Elleman T C
J Mol Evol. 1978 Jun 20;11(2):143-61. doi: 10.1007/BF01733890.
A method for detecting homology between two protein or nucleic acid sequences which require insertions or deletions for optimum alignment has been devised for use with a computer. Sequences are assessed for possible relationship by Monte Carlo methods involving comparisons between the alignment of the real sequences and alignments of randomly scrambled sequences of the same composition as the real sequences, each alignment having the optimum number of gaps. As each gap is successively introduced into a comparison (real or random) a maximum score is determined from the similarity of the aligned residues. From the distribution of the maximum alignment scores of randomly scrambled sequences having the same number of gaps, the percentage of random comparisons having higher scores is determined, and the smallest of these percentage levels for each pair of sequences (real or random) indicates the optimum alignment. The fraction of the comparisons of random sequences having percentage levels at their optimum alignment below that of the real sequence comparison at its optimum estimates the probability that such an alignment might have arisen by chance. Related sequences are detected since their optimum alignment score, by virtue of a contribution from ancestral homology in addition to optimised random considerations, occupies a more extreme position in the appropriate frequency distribution of score than do the majority of optimum scores of randomly scrambled sequences in their appropriate distributions. Application of this 'optimum match' method of sequence comparison shows that the sensitivity of the 'maximum match' method of Needleman and Wunsch (1970) decreases quite dramatically with sequence comparisons which require only a few gaps for a reasonable alignment, or when sequences differ greatly in length. The 'maximum match' method as applied by Barker and Dayhoff (1972) has the additional disadvantage that deletions which have occurred in the longer of two homologous protein sequences further decrease the sensitivity of detection of relationship. The 'constrained match' method of Sankoff and Cedergren (1973) is seen to be misleading since large increments in the alignment score from added gaps do not necessarily result in a high total alignment score required to demonstrate sequence homology.

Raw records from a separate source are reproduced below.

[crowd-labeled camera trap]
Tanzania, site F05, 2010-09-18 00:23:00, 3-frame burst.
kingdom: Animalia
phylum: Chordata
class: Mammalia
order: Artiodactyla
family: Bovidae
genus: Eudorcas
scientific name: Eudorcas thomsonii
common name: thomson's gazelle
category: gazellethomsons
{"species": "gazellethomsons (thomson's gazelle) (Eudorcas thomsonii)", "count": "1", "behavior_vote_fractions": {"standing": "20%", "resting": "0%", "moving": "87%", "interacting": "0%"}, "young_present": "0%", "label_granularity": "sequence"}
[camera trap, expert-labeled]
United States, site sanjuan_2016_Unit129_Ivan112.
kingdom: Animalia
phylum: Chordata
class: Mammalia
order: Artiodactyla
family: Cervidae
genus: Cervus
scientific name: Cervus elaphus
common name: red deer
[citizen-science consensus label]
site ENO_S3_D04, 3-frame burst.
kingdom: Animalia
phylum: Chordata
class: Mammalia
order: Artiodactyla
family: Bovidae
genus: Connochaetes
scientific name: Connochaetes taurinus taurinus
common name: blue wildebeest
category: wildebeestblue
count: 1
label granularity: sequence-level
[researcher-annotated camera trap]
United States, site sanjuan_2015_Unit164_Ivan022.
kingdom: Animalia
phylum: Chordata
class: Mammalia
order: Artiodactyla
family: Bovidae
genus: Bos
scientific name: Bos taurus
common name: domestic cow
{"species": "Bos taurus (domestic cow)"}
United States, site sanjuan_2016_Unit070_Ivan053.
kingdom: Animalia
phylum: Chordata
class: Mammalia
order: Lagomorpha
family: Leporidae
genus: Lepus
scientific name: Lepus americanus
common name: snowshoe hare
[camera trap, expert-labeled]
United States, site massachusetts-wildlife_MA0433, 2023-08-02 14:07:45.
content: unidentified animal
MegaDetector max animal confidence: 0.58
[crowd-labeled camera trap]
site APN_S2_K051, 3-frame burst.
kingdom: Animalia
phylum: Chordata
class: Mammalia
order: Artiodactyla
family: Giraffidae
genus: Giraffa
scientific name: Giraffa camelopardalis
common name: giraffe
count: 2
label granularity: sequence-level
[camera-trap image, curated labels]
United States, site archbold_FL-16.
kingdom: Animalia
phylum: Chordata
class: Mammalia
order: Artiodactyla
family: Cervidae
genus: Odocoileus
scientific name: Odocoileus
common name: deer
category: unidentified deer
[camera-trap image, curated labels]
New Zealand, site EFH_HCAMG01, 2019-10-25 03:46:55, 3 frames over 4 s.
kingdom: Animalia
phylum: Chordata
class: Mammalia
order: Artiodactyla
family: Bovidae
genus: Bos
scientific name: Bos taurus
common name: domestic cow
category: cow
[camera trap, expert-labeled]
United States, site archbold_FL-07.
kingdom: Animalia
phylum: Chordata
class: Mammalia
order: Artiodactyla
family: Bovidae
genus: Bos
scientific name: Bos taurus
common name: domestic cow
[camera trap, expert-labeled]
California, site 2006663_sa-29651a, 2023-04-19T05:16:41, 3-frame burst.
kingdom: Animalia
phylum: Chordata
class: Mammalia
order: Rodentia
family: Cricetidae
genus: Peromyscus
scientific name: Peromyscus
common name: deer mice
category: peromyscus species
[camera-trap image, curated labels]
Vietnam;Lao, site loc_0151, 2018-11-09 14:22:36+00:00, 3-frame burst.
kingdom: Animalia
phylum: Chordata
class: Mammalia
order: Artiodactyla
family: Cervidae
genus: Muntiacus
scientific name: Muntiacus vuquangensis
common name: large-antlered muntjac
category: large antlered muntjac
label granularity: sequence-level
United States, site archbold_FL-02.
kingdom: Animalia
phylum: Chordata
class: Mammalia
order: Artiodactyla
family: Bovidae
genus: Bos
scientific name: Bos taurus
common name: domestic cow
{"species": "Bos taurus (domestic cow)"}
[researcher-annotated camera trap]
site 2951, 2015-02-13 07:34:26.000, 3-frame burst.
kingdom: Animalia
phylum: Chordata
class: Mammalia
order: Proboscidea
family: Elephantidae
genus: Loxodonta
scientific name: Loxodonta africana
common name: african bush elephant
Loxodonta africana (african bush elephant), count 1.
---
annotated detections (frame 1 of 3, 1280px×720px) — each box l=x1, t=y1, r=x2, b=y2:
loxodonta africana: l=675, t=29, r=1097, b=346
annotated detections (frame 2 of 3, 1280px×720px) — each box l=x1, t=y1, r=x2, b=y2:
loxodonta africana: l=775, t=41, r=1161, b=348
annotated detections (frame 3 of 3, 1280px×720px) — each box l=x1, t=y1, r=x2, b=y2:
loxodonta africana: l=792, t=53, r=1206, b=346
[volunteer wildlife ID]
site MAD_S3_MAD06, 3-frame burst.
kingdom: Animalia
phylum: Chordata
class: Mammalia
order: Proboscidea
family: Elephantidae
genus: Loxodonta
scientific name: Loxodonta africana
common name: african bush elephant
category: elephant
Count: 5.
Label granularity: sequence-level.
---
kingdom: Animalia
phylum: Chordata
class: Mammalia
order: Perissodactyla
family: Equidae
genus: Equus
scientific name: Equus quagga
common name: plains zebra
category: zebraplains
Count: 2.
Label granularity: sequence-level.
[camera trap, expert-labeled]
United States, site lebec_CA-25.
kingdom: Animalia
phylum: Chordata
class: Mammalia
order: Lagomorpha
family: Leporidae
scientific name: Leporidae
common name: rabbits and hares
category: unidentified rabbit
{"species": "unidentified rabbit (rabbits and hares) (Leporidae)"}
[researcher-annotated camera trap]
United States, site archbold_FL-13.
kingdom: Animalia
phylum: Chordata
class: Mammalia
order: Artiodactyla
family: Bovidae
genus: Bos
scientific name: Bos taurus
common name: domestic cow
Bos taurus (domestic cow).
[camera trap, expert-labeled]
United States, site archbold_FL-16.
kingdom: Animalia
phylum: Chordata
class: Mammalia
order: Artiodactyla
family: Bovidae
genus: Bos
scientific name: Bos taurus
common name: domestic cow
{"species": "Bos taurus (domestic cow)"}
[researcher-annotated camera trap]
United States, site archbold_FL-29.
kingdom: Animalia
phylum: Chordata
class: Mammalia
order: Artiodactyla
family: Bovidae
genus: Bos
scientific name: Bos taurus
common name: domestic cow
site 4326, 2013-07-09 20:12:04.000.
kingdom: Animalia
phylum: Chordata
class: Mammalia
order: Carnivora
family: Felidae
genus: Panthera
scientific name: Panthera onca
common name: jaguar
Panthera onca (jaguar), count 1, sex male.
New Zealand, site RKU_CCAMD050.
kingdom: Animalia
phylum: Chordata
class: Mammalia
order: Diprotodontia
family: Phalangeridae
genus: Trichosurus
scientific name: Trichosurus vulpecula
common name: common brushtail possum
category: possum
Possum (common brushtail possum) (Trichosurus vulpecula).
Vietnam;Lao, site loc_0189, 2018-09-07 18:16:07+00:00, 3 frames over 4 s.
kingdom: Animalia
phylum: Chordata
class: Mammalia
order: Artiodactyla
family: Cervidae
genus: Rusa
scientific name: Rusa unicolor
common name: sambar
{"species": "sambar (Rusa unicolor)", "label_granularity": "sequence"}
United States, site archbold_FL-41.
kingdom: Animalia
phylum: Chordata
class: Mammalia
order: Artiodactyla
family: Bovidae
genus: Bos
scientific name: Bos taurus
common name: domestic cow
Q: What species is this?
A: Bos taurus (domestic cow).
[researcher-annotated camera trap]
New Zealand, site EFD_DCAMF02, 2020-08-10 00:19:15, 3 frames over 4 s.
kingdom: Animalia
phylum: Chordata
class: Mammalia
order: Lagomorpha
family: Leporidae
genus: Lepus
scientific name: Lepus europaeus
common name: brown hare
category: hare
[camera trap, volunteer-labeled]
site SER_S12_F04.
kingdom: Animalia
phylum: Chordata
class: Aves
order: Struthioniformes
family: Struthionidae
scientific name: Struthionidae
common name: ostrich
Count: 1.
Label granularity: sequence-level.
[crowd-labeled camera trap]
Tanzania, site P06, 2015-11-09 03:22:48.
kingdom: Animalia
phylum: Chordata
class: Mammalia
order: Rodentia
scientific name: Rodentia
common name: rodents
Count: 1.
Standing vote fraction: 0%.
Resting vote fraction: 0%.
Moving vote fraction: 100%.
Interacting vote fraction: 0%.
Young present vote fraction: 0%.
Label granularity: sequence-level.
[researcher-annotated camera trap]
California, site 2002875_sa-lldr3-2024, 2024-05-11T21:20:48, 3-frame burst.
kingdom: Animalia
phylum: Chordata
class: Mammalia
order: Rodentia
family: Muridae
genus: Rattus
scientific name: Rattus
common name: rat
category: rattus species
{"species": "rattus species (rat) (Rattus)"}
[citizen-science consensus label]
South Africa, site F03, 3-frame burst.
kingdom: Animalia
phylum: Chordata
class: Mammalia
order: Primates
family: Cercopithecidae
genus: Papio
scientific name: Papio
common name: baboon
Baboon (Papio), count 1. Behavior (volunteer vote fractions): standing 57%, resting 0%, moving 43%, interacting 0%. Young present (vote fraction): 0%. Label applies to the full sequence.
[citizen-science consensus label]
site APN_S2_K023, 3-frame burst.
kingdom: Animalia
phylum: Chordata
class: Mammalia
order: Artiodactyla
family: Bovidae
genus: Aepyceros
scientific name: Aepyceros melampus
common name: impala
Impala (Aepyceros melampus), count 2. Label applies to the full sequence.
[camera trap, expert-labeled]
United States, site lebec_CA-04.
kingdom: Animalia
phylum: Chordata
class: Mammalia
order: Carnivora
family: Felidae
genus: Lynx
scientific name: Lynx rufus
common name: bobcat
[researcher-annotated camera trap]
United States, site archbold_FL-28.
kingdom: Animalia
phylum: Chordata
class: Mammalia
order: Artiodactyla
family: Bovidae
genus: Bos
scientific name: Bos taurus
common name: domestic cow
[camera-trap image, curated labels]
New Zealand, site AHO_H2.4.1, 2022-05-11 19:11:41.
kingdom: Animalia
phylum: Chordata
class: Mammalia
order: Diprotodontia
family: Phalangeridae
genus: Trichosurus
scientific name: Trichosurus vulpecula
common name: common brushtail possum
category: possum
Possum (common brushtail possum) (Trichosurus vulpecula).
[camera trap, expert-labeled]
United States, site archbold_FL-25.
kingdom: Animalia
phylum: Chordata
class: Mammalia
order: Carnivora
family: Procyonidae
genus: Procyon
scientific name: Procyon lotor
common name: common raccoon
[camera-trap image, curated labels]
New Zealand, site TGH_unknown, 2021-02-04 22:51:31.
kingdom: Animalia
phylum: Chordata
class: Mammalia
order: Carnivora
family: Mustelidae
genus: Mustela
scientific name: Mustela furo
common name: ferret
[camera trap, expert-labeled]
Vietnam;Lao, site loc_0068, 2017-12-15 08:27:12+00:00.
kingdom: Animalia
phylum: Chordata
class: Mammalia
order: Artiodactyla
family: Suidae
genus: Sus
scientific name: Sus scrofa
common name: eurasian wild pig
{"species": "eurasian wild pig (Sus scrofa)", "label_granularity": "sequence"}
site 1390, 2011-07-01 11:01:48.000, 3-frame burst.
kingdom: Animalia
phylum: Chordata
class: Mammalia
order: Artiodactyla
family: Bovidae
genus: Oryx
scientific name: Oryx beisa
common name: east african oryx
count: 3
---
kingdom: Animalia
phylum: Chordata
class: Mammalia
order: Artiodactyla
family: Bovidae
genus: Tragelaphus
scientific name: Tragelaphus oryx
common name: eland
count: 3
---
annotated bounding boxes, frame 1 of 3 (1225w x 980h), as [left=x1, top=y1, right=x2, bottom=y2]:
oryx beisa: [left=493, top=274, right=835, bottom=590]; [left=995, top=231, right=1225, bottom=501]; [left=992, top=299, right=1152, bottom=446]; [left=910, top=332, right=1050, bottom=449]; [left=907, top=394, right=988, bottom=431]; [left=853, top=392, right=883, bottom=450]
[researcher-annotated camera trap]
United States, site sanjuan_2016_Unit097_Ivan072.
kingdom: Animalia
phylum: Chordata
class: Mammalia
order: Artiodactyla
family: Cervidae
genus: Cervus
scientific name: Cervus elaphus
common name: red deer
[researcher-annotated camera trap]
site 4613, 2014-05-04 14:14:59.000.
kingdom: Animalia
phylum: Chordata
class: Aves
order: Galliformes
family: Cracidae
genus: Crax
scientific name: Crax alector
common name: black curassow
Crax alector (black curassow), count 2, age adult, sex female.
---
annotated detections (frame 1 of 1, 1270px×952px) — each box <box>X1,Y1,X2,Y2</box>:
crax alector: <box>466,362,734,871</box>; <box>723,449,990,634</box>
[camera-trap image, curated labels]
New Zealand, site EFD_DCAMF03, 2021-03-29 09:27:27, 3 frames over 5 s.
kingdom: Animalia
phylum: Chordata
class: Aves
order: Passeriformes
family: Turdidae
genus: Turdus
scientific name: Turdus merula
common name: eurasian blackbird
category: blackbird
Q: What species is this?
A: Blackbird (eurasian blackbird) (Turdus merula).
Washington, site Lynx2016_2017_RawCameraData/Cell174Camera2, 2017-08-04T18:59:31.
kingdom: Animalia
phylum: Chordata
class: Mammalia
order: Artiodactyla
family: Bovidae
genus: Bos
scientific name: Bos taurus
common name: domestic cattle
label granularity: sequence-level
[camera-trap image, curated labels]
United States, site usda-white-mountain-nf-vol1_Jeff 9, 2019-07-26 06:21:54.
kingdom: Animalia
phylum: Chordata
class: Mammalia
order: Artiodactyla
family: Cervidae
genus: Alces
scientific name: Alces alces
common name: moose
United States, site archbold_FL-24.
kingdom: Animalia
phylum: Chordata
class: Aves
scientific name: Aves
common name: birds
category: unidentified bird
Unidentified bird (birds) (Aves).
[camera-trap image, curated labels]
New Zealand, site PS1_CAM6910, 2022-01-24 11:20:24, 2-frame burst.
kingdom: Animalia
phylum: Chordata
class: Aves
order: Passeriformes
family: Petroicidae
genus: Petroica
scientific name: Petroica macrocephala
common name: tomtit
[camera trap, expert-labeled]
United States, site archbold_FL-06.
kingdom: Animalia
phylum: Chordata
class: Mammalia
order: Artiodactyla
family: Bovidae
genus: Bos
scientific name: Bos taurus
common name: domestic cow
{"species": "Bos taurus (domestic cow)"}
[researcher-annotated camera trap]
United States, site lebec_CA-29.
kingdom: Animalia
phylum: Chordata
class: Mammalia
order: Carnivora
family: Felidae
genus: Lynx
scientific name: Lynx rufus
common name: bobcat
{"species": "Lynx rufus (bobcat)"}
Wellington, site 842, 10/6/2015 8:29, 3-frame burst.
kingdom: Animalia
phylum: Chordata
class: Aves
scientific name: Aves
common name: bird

已设计出一种用于计算机的方法,以检测两个蛋白质或核酸序列之间的同源性,这两个序列需要插入或缺失才能实现最佳比对。通过蒙特卡罗方法评估序列之间的可能关系,该方法涉及真实序列的比对与组成与真实序列相同的随机重排序列的比对之间的比较,每个比对具有最佳数量的空位。当每个空位依次引入比对(真实或随机)时,根据比对残基的相似性确定最大得分。从具有相同空位数量的随机重排序列的最大比对得分分布中,确定得分更高的随机比对的百分比,并且每对序列(真实或随机)的这些百分比水平中最小的表示最佳比对。在其最佳比对时百分比水平低于真实序列比对在其最佳比对时百分比水平的随机序列比对部分,估计了这种比对可能偶然出现的概率。相关序列能够被检测到,因为除了优化的随机考虑之外,由于祖先同源性的贡献,它们的最佳比对得分在得分的适当频率分布中比随机重排序列在其适当分布中的大多数最佳得分占据更极端的位置。这种“最佳匹配”序列比较方法的应用表明,Needleman和Wunsch(1970)的“最大匹配”方法的灵敏度随着仅需要少量空位就能实现合理比对的序列比较,或者当序列长度差异很大时,会急剧下降。Barker和Dayhoff(1972)应用的“最大匹配”方法还有一个额外的缺点,即两个同源蛋白质序列中较长的那个中发生的缺失会进一步降低关系检测的灵敏度。Sankoff和Cedergren(1973)的“受限匹配”方法被认为具有误导性,因为添加空位导致的比对得分大幅增加不一定会产生证明序列同源性所需的高总比对得分。